Material: The sample to be tested. The method of taking a representative sample would undoubtedly deserve a complete and additional note. The challenge is that it must be representative of the quality of the batch tested. The smaller the sample to be tested (a few grams), and the larger its source (a few tons), the more care must be taken in sampling. Once the sample has arrived at the laboratory, it must be maintained in the proper conditions (temp, humidity, etc.) if it is not tested immediately, and it must not be tested directly out of refrigeration, for example.

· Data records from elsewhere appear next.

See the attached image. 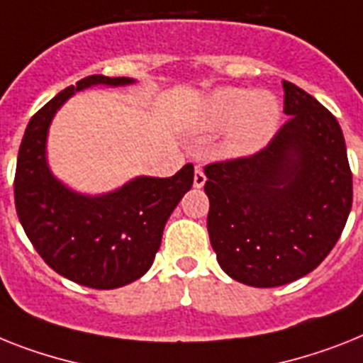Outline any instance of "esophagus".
<instances>
[{
  "label": "esophagus",
  "mask_w": 363,
  "mask_h": 363,
  "mask_svg": "<svg viewBox=\"0 0 363 363\" xmlns=\"http://www.w3.org/2000/svg\"><path fill=\"white\" fill-rule=\"evenodd\" d=\"M193 184L196 189H202L203 185H206V174H203V170L200 169V167H196V170H194Z\"/></svg>",
  "instance_id": "34e87169"
}]
</instances>
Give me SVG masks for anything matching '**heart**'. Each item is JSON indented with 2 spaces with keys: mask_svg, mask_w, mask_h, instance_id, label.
<instances>
[{
  "mask_svg": "<svg viewBox=\"0 0 363 363\" xmlns=\"http://www.w3.org/2000/svg\"><path fill=\"white\" fill-rule=\"evenodd\" d=\"M282 118L280 101L265 91L220 86L206 98L199 125L203 131H223L220 152L226 157H247L271 143Z\"/></svg>",
  "mask_w": 363,
  "mask_h": 363,
  "instance_id": "heart-1",
  "label": "heart"
}]
</instances>
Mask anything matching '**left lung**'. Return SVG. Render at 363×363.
<instances>
[{
	"instance_id": "obj_1",
	"label": "left lung",
	"mask_w": 363,
	"mask_h": 363,
	"mask_svg": "<svg viewBox=\"0 0 363 363\" xmlns=\"http://www.w3.org/2000/svg\"><path fill=\"white\" fill-rule=\"evenodd\" d=\"M289 121L262 152L208 164V232L218 265L252 287L306 277L328 256L352 206L345 139L330 111L284 81Z\"/></svg>"
}]
</instances>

Machines: The apparatus that will be used to obtain the results. It will be necessary to make sure that this is well suited to carry out the measurement with the required precision (the choice of equipment is important). It is then necessary to ensure constant monitoring with external reference samples used to establish customized control charts that make it possible to check that the apparatus is correctly calibrated and that there is no deviation in the results. It is important to prepare a preventive maintenance schedule in order to avoid deviations in results which are sure to occur and to avoid service interruptions due to breakdowns from wear and tear.

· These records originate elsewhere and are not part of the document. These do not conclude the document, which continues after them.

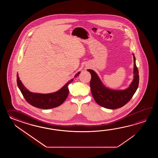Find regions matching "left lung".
Returning <instances> with one entry per match:
<instances>
[{
	"label": "left lung",
	"mask_w": 158,
	"mask_h": 158,
	"mask_svg": "<svg viewBox=\"0 0 158 158\" xmlns=\"http://www.w3.org/2000/svg\"><path fill=\"white\" fill-rule=\"evenodd\" d=\"M134 59V78L129 86L121 90H112L106 87L97 74L93 70L88 69L91 75L90 85L91 92L94 100L103 107L108 109H117L122 107L131 99L137 89L139 84V72Z\"/></svg>",
	"instance_id": "left-lung-1"
}]
</instances>
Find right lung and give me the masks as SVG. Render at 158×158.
<instances>
[{"instance_id": "1", "label": "right lung", "mask_w": 158, "mask_h": 158, "mask_svg": "<svg viewBox=\"0 0 158 158\" xmlns=\"http://www.w3.org/2000/svg\"><path fill=\"white\" fill-rule=\"evenodd\" d=\"M80 74V72H78L74 76V78L77 77ZM73 80L74 78L69 81L63 87L56 92L50 94H40L34 93L28 90L22 84L17 74V86L25 100L35 107L45 110L57 107L63 103L69 94L68 86Z\"/></svg>"}]
</instances>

Method: very often this is the standard (see the article "Standardization"). If there is no standard, it will be a user manual. Whatever the case may be, it is necessary to follow the method and not allow "adaptations", to not pass "tricks" from one operator to another, because the more the quality of the result depends on the know-how of the operator, the more the company takes risks in the event of his/her departure. If it is decided to use an "in-house" method (which is quite possible if it is properly described and, therefore, feasible in the same way by several operators), this method must make sense. For example, it makes no sense to carry out rheological analyses on flour obtained from dry, unconditioned wheat (see "Preparation of wheat for grinding").
Manpower: the person(s) who performs the analysis. The bottom line is that he/she must be properly trained by experts. This will have the advantage of preventing technicians from "sharing" bad habits or teaching others to ignore the method.
This may all seem very rigid, but we must remember the challenges of effective quality control. Even if it only involves recording figures in a notebook without further repercussions, that could still be conceived. But if the objective is to ensure that a flour will make it possible to obtain a finished product that makes customers stay loyal to a brand, then the financial stakes involved argue for rigor.
Finally, it must be emphasized that quality control is a voluntary and dynamic process. Too often we meet with technicians who say that they implement control “out of obligation.” To be clear, if quality control is seen as an obligation, it is because it is not fulfilling its role. And very often it is because it is not based on the finished product quality dynamic à raw material (described in the previous paragraph). There may have been a time when this feeling of performing analyses out of obligation was true. At a time when quality control was more often viewed as "avoiding trouble" instead of as a way to stand out. This is no longer true today, provided that you think differently and establish quality control based on the benefits it can bring to the business rather than constraints on suppliers.